People are often asking us why we don’t have a neural-network (NNET) implemented in the PRT. Formerly, we never focused on making a home-grown NNET object, since the MathWorks already has a (neural network toolbox), and often we’ve found that NNET results aren’t significantly better than other classifiers, and they can be difficult to train. That said, neural network classifiers can provide good results, some recent advances in deep-learning have brought NNET classifiers back into vogue, and they’re often fun to play with. As a result, we’ve finally rolled our own NNET classifier in the PRT that doesn’t require any additional toolboxes. One thing to note: If you have the MATLAB NNET toolbox, you can incorporate it in the PRT using prtClassMatlabNnet.
Our classifier only currently allows standard batch-propagation learning. It should be relatively easy to include new training approaches, but we haven’t done so yet. The current prtClassNnet only allows for three-layer (one hidden-layer) networks. Depending on who you ask, this is either very important, or not important at all. In either case, we hope to expand the capabilities here eventually. The current formulation only works for binary classification problems. Extensions to enable multi-class classification are also in progress.

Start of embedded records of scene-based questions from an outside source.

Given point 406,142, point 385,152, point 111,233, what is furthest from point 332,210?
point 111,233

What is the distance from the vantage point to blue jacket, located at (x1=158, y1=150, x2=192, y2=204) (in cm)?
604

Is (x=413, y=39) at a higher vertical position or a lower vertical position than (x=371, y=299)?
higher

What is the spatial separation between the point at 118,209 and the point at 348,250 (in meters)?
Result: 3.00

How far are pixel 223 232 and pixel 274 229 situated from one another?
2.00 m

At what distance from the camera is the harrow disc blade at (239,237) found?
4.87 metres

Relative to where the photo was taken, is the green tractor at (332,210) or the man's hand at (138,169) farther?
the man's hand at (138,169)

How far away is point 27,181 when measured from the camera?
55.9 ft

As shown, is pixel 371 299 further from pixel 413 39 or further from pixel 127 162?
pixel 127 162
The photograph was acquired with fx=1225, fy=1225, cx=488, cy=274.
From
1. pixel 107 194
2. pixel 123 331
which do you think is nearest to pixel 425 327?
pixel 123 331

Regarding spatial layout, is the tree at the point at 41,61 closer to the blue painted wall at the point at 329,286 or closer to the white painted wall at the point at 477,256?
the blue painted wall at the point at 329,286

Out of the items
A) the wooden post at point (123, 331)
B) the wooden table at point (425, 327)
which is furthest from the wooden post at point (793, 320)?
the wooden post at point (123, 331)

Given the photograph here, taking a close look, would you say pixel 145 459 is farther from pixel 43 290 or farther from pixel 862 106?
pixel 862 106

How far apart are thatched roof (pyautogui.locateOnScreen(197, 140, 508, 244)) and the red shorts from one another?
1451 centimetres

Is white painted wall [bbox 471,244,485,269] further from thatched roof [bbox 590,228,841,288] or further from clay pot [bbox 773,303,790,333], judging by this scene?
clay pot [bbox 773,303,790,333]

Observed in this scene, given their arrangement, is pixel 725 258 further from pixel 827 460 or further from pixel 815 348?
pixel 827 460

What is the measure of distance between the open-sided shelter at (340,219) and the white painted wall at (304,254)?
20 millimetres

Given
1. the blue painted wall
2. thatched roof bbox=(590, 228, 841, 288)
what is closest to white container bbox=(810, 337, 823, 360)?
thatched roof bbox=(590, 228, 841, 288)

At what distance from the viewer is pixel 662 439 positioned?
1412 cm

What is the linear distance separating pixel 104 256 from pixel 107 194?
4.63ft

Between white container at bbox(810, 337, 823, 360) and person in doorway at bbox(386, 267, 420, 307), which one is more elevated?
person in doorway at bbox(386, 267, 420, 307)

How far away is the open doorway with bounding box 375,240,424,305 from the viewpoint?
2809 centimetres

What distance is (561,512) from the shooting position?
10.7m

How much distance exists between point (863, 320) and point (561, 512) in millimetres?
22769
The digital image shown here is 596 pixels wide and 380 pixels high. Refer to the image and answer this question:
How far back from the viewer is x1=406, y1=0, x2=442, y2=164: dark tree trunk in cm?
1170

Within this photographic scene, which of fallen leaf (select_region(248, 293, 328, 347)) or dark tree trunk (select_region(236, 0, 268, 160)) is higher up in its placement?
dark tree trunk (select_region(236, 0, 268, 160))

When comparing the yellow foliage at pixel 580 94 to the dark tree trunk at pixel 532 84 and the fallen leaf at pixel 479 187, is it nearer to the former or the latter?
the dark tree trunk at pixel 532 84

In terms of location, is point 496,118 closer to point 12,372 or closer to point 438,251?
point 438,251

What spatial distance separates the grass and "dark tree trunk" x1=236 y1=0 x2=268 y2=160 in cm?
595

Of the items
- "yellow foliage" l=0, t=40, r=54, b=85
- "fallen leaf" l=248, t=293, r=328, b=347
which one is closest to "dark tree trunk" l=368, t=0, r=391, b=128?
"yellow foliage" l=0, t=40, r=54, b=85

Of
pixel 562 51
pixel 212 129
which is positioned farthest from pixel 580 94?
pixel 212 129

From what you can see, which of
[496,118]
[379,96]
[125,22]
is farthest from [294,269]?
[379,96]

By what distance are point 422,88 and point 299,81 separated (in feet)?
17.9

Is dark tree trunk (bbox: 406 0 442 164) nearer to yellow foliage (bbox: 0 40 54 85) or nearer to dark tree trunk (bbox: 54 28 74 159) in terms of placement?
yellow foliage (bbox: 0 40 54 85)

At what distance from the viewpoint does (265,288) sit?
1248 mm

prtClassNnet acts pretty much the same as any other classifier. As you might expect, we can set the number of neurons in the hidden layer, and set the min ans max number of training epochs, and the tolerance to check for convergence:
nnet = prtClassNnet; nnet.nHiddenUnits = 10; nnet.minIters = 10000; nnet.relativeErrorChangeThreshold = 1.0000e-04; % check for convergence if nIters > minIters nnet.maxIters = 100000; % kick out after this many, no matter what
The activation functions are an important part of neural network design. The prtClassNnet object allows you to manually specify the activation function, but you need to set both the “forward function” and the first derivative of the forward function. These can be specified using function handles in the fields fwdFn and fwdFnDeriv. The “classic” formulation of a neural network uses a sigmoid activation function, so the parameters can be set like so:
sigmoidFn = @(x) 1./(1 + exp(-x)); nnet.fwdFn = sigmoidFn; nnet.fwdFnDeriv = @(x) sigmoidFn(x).*(1-sigmoidFn(x));
prtClassNnet enables automatic visualization of the algorithm progress as learning proceeds. You can set how often (or whether) this visualization occurs by setting nnet.plotOnIter to a scalar; the scalar represents how often to update the plots. Use 0 to use no visualization.
So, what does the resulting process look like? Let’s give it a whirl with a stadnard X-OR data set:
dsTrain = prtDataGenXor; dsTest = prtDataGenXor; nnet = prtClassNnet('nHiddenUnits',10,'plotOnIter',1000,'relativeErrorChangeThreshold',1e-4); nnet = nnet.train(dsTrain); yOut = nnet.run(dsTest);
We hope that using prtClassNnet enables you to do some new, neat things. If you like it, please help us re-write the code to overcome our current restrictions!